Your goal> The result should be an exact copy of every record, with no pictures kept.

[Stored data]
--------------------

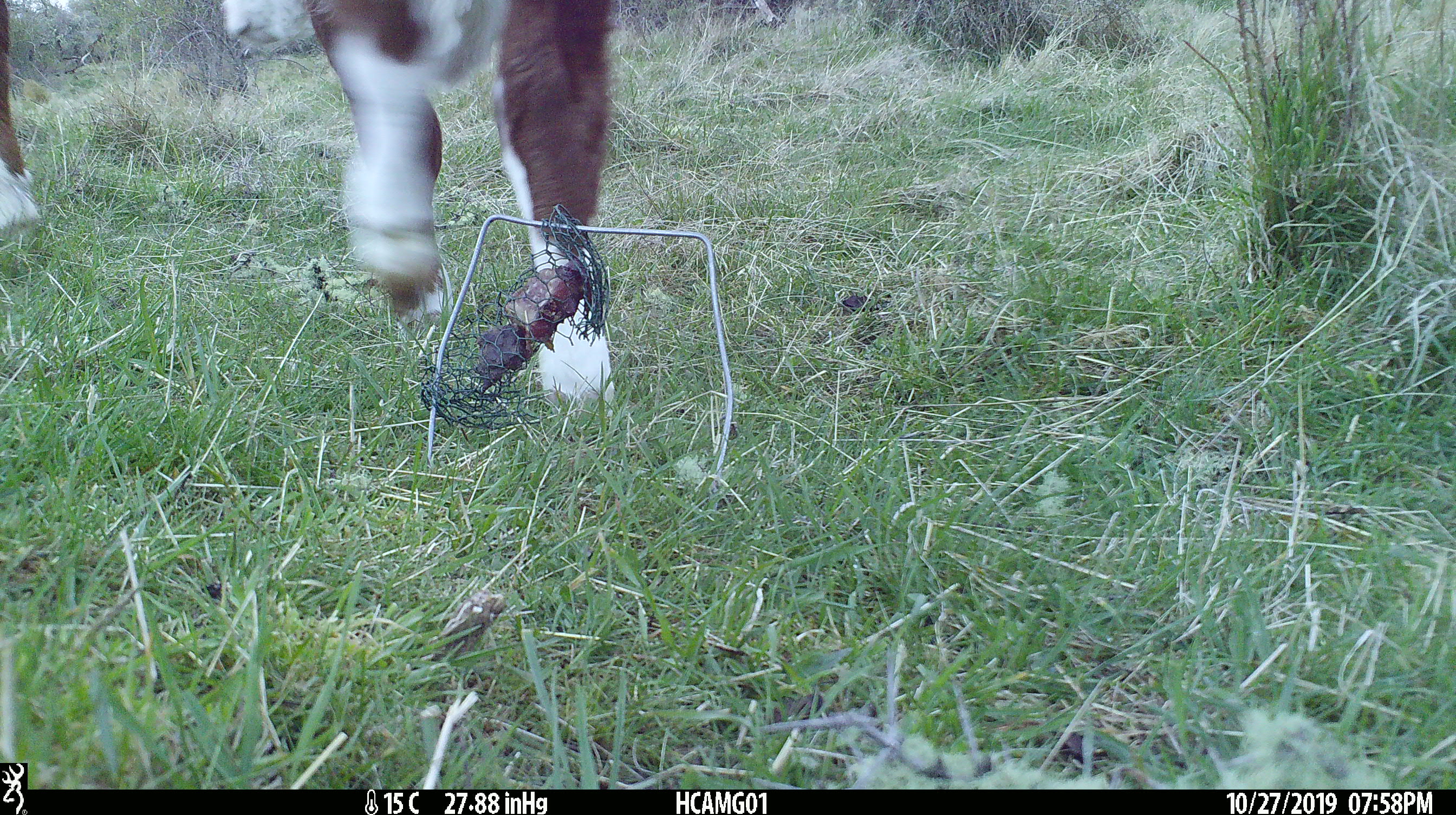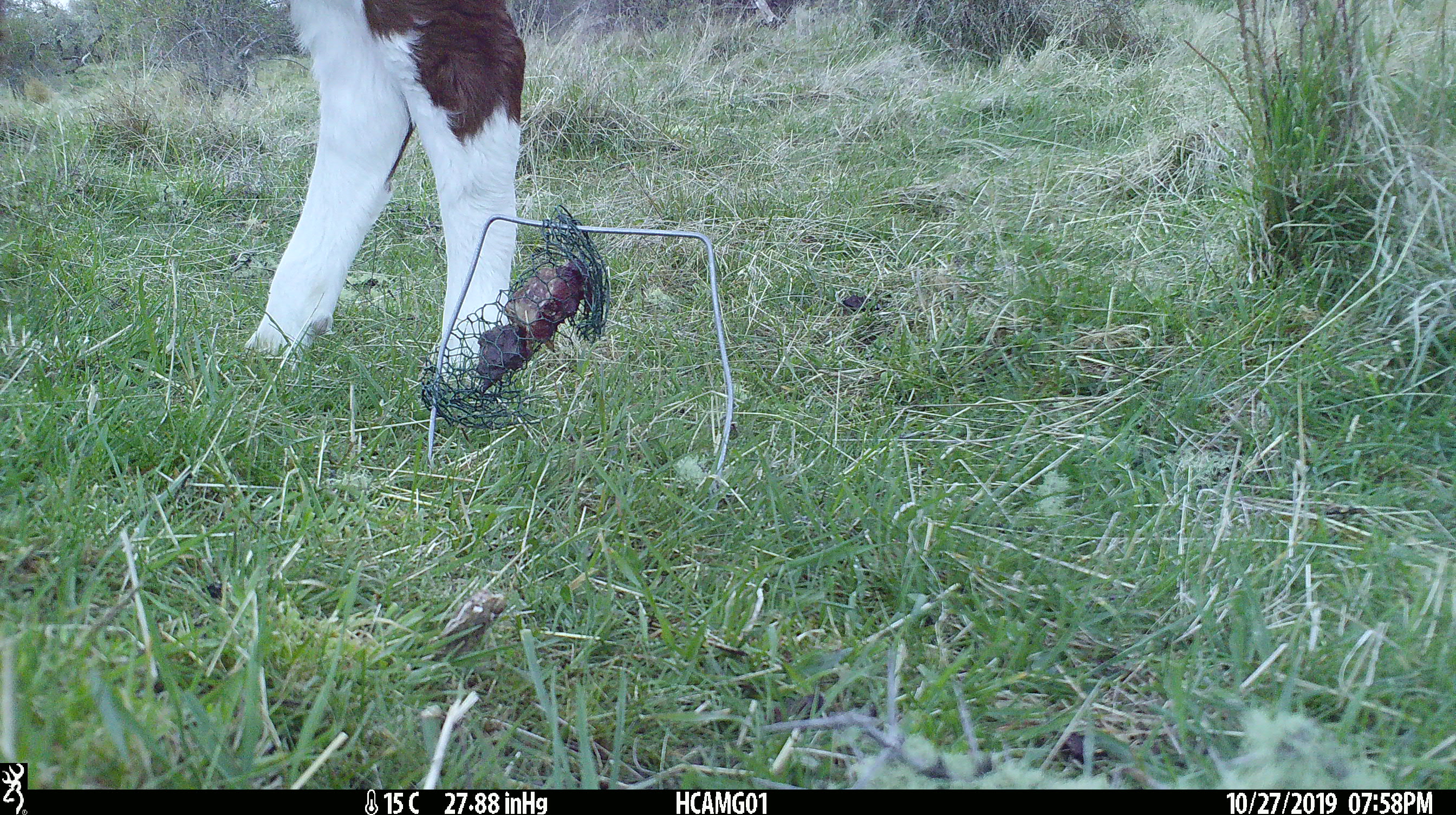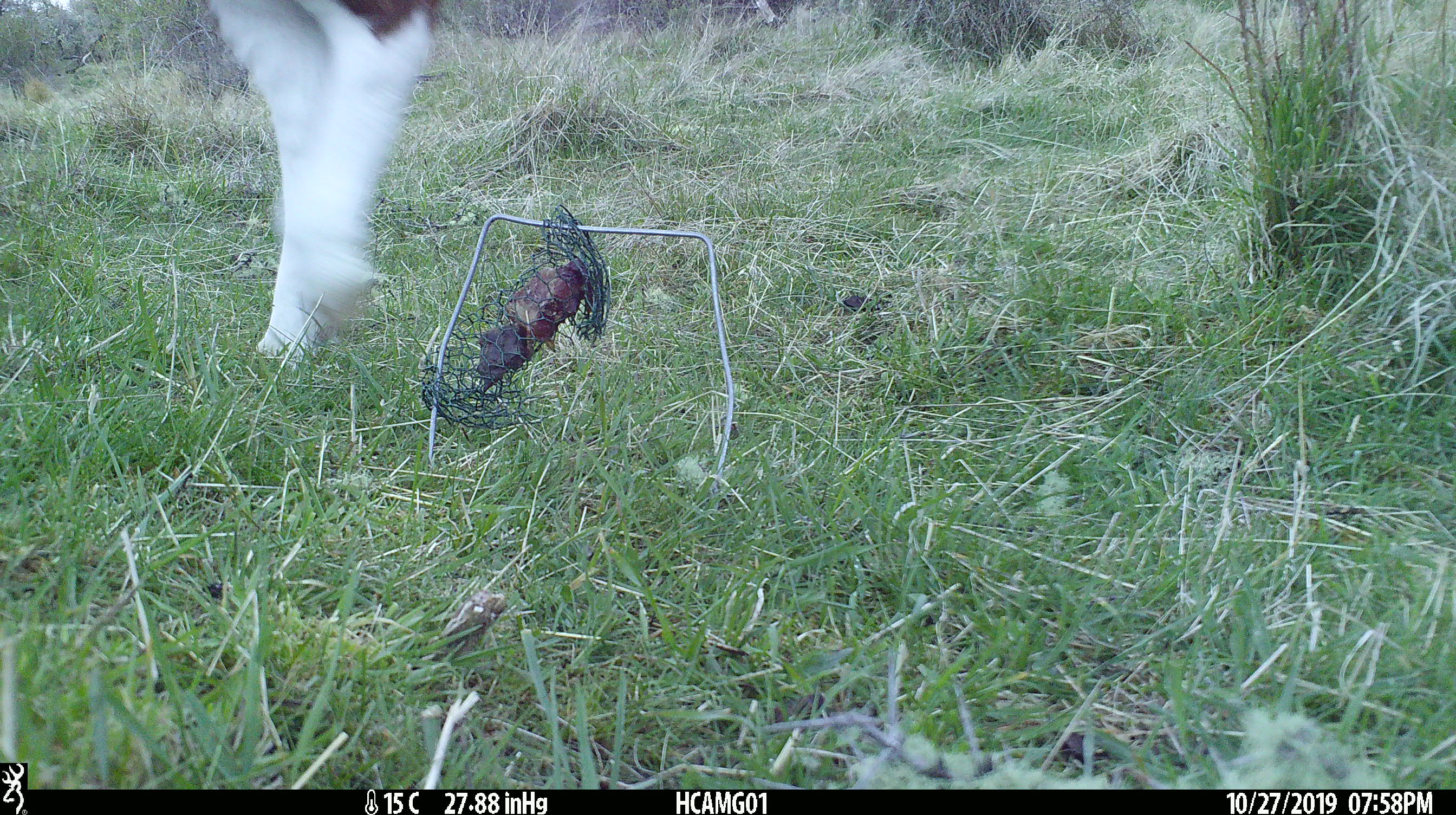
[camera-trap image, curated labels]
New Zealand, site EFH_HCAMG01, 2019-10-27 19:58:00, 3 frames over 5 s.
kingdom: Animalia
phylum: Chordata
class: Mammalia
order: Artiodactyla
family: Bovidae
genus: Bos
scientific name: Bos taurus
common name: domestic cow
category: cow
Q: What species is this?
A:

--------------------

Result of the exercise>
[camera-trap image, curated labels]
New Zealand, site EFH_HCAMG01, 2019-10-27 19:58:00, 3 frames over 5 s.
kingdom: Animalia
phylum: Chordata
class: Mammalia
order: Artiodactyla
family: Bovidae
genus: Bos
scientific name: Bos taurus
common name: domestic cow
category: cow
Q: What species is this?
A:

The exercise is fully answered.